I am studying Ruby hash internals. Hash in Ruby are really efficient because (among others thing) in order to compare entries it just uses its hash value (for strings and numbers). I wondering how can it makes this assumption since the probability of computing the same hash value for two different keys is not zero.
Internally it uses the Murmur hash function.
As a reference: http://preshing.com/20110504/hash-collision-probabilities/
Can you share with us how you came to the conclusion that Ruby uses only the hash value to determine equality?
The text below is to explain to others your excellent point that the probability of computing the same hash value for two different keys is not zero, so how can the Hash class rely on just the hash value to determine equality?
For the purpose of this discussion I will refer to Ruby hashes as maps, so as not to confuse the 2 uses of the term hash in the Ruby language (1, a computed value on an object, and 2, a map/dictionary of pairs of values and unique keys).

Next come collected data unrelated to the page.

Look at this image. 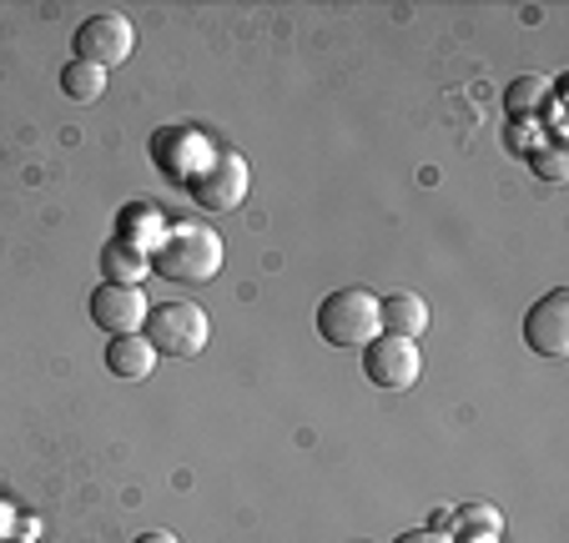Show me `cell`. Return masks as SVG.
<instances>
[{
	"instance_id": "18",
	"label": "cell",
	"mask_w": 569,
	"mask_h": 543,
	"mask_svg": "<svg viewBox=\"0 0 569 543\" xmlns=\"http://www.w3.org/2000/svg\"><path fill=\"white\" fill-rule=\"evenodd\" d=\"M393 543H453L443 529H413V533H403V539H393Z\"/></svg>"
},
{
	"instance_id": "14",
	"label": "cell",
	"mask_w": 569,
	"mask_h": 543,
	"mask_svg": "<svg viewBox=\"0 0 569 543\" xmlns=\"http://www.w3.org/2000/svg\"><path fill=\"white\" fill-rule=\"evenodd\" d=\"M505 519H499L495 503H463V509H443V533L449 539H463V533H499Z\"/></svg>"
},
{
	"instance_id": "20",
	"label": "cell",
	"mask_w": 569,
	"mask_h": 543,
	"mask_svg": "<svg viewBox=\"0 0 569 543\" xmlns=\"http://www.w3.org/2000/svg\"><path fill=\"white\" fill-rule=\"evenodd\" d=\"M131 543H182L177 533H167V529H157V533H141V539H131Z\"/></svg>"
},
{
	"instance_id": "4",
	"label": "cell",
	"mask_w": 569,
	"mask_h": 543,
	"mask_svg": "<svg viewBox=\"0 0 569 543\" xmlns=\"http://www.w3.org/2000/svg\"><path fill=\"white\" fill-rule=\"evenodd\" d=\"M71 46H76V61L111 71V66L131 61V51H137V26L117 11H97V16H87V21L76 26Z\"/></svg>"
},
{
	"instance_id": "10",
	"label": "cell",
	"mask_w": 569,
	"mask_h": 543,
	"mask_svg": "<svg viewBox=\"0 0 569 543\" xmlns=\"http://www.w3.org/2000/svg\"><path fill=\"white\" fill-rule=\"evenodd\" d=\"M378 332L383 338H409L419 342L429 332V302L419 292H393V298H378Z\"/></svg>"
},
{
	"instance_id": "15",
	"label": "cell",
	"mask_w": 569,
	"mask_h": 543,
	"mask_svg": "<svg viewBox=\"0 0 569 543\" xmlns=\"http://www.w3.org/2000/svg\"><path fill=\"white\" fill-rule=\"evenodd\" d=\"M61 91L71 101H101L107 97V71L101 66H87V61H66V71H61Z\"/></svg>"
},
{
	"instance_id": "16",
	"label": "cell",
	"mask_w": 569,
	"mask_h": 543,
	"mask_svg": "<svg viewBox=\"0 0 569 543\" xmlns=\"http://www.w3.org/2000/svg\"><path fill=\"white\" fill-rule=\"evenodd\" d=\"M545 101H549V76H519V81H509V91H505L509 117H535Z\"/></svg>"
},
{
	"instance_id": "17",
	"label": "cell",
	"mask_w": 569,
	"mask_h": 543,
	"mask_svg": "<svg viewBox=\"0 0 569 543\" xmlns=\"http://www.w3.org/2000/svg\"><path fill=\"white\" fill-rule=\"evenodd\" d=\"M529 161H535V171H539L545 181H565V177H569L565 151H559V147H539V151H529Z\"/></svg>"
},
{
	"instance_id": "12",
	"label": "cell",
	"mask_w": 569,
	"mask_h": 543,
	"mask_svg": "<svg viewBox=\"0 0 569 543\" xmlns=\"http://www.w3.org/2000/svg\"><path fill=\"white\" fill-rule=\"evenodd\" d=\"M167 222H172V217H161L157 207L137 202V207H127V212H121V242L151 257L161 247V237H167Z\"/></svg>"
},
{
	"instance_id": "8",
	"label": "cell",
	"mask_w": 569,
	"mask_h": 543,
	"mask_svg": "<svg viewBox=\"0 0 569 543\" xmlns=\"http://www.w3.org/2000/svg\"><path fill=\"white\" fill-rule=\"evenodd\" d=\"M525 342L539 358H569V288H555L529 308Z\"/></svg>"
},
{
	"instance_id": "19",
	"label": "cell",
	"mask_w": 569,
	"mask_h": 543,
	"mask_svg": "<svg viewBox=\"0 0 569 543\" xmlns=\"http://www.w3.org/2000/svg\"><path fill=\"white\" fill-rule=\"evenodd\" d=\"M11 519H16V503L0 499V539H11Z\"/></svg>"
},
{
	"instance_id": "5",
	"label": "cell",
	"mask_w": 569,
	"mask_h": 543,
	"mask_svg": "<svg viewBox=\"0 0 569 543\" xmlns=\"http://www.w3.org/2000/svg\"><path fill=\"white\" fill-rule=\"evenodd\" d=\"M363 378L373 388H383V393H403V388H413L423 378V352L419 342L409 338H383L378 332L373 342L363 348Z\"/></svg>"
},
{
	"instance_id": "1",
	"label": "cell",
	"mask_w": 569,
	"mask_h": 543,
	"mask_svg": "<svg viewBox=\"0 0 569 543\" xmlns=\"http://www.w3.org/2000/svg\"><path fill=\"white\" fill-rule=\"evenodd\" d=\"M151 272H161V278H172V282H187V288L212 282L217 272H222V237H217V227L172 222L167 237H161V247L151 252Z\"/></svg>"
},
{
	"instance_id": "9",
	"label": "cell",
	"mask_w": 569,
	"mask_h": 543,
	"mask_svg": "<svg viewBox=\"0 0 569 543\" xmlns=\"http://www.w3.org/2000/svg\"><path fill=\"white\" fill-rule=\"evenodd\" d=\"M151 157H157L161 171H172L177 181H187L192 187L197 177H202L207 167H212L217 147L202 137V131H157V147H151Z\"/></svg>"
},
{
	"instance_id": "21",
	"label": "cell",
	"mask_w": 569,
	"mask_h": 543,
	"mask_svg": "<svg viewBox=\"0 0 569 543\" xmlns=\"http://www.w3.org/2000/svg\"><path fill=\"white\" fill-rule=\"evenodd\" d=\"M0 543H36V539H16V533H11V539H0Z\"/></svg>"
},
{
	"instance_id": "6",
	"label": "cell",
	"mask_w": 569,
	"mask_h": 543,
	"mask_svg": "<svg viewBox=\"0 0 569 543\" xmlns=\"http://www.w3.org/2000/svg\"><path fill=\"white\" fill-rule=\"evenodd\" d=\"M248 187H252V167L237 157V151L217 147L212 167H207L202 177L187 187V192H192V202L202 207V212H232V207H242Z\"/></svg>"
},
{
	"instance_id": "13",
	"label": "cell",
	"mask_w": 569,
	"mask_h": 543,
	"mask_svg": "<svg viewBox=\"0 0 569 543\" xmlns=\"http://www.w3.org/2000/svg\"><path fill=\"white\" fill-rule=\"evenodd\" d=\"M101 272H107L111 288H141V278L151 272V257L137 252V247H127L117 237V242L101 247Z\"/></svg>"
},
{
	"instance_id": "7",
	"label": "cell",
	"mask_w": 569,
	"mask_h": 543,
	"mask_svg": "<svg viewBox=\"0 0 569 543\" xmlns=\"http://www.w3.org/2000/svg\"><path fill=\"white\" fill-rule=\"evenodd\" d=\"M87 312L107 338H131V332L147 328L151 302L141 288H111V282H101V288L87 298Z\"/></svg>"
},
{
	"instance_id": "11",
	"label": "cell",
	"mask_w": 569,
	"mask_h": 543,
	"mask_svg": "<svg viewBox=\"0 0 569 543\" xmlns=\"http://www.w3.org/2000/svg\"><path fill=\"white\" fill-rule=\"evenodd\" d=\"M157 358L161 352L151 348L141 332H131V338H111L107 342V373L121 378V383H147L151 373H157Z\"/></svg>"
},
{
	"instance_id": "3",
	"label": "cell",
	"mask_w": 569,
	"mask_h": 543,
	"mask_svg": "<svg viewBox=\"0 0 569 543\" xmlns=\"http://www.w3.org/2000/svg\"><path fill=\"white\" fill-rule=\"evenodd\" d=\"M141 338L157 352H167V358H197L212 342V322H207L202 302H161V308L147 312V332Z\"/></svg>"
},
{
	"instance_id": "2",
	"label": "cell",
	"mask_w": 569,
	"mask_h": 543,
	"mask_svg": "<svg viewBox=\"0 0 569 543\" xmlns=\"http://www.w3.org/2000/svg\"><path fill=\"white\" fill-rule=\"evenodd\" d=\"M318 332L328 348H368L378 338V298L368 288H338L318 302Z\"/></svg>"
},
{
	"instance_id": "22",
	"label": "cell",
	"mask_w": 569,
	"mask_h": 543,
	"mask_svg": "<svg viewBox=\"0 0 569 543\" xmlns=\"http://www.w3.org/2000/svg\"><path fill=\"white\" fill-rule=\"evenodd\" d=\"M353 543H363V539H353Z\"/></svg>"
}]
</instances>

As I understand it, hash values in maps, sets, etc. are used as a quick first pass at determining possible equality. That is, if the hashes of 2 objects are equal, then it is possible that the 2 objects are equal; but it's also possible that the 2 objects are not equal, but coincidentally produce the same hash value.
In other words, the only sure thing you can tell about equality from the hash values of the objects being compared is that if hash1 != hash2 then the objects are definitely not equal.
If the 2 hashes are equal, then the 2 objects must be compared by their content (in Ruby, by calling the
== method, I believe).
So comparing hashes is not a substitute for comparing the objects themselves, it's just a quick first pass used to optimize performance.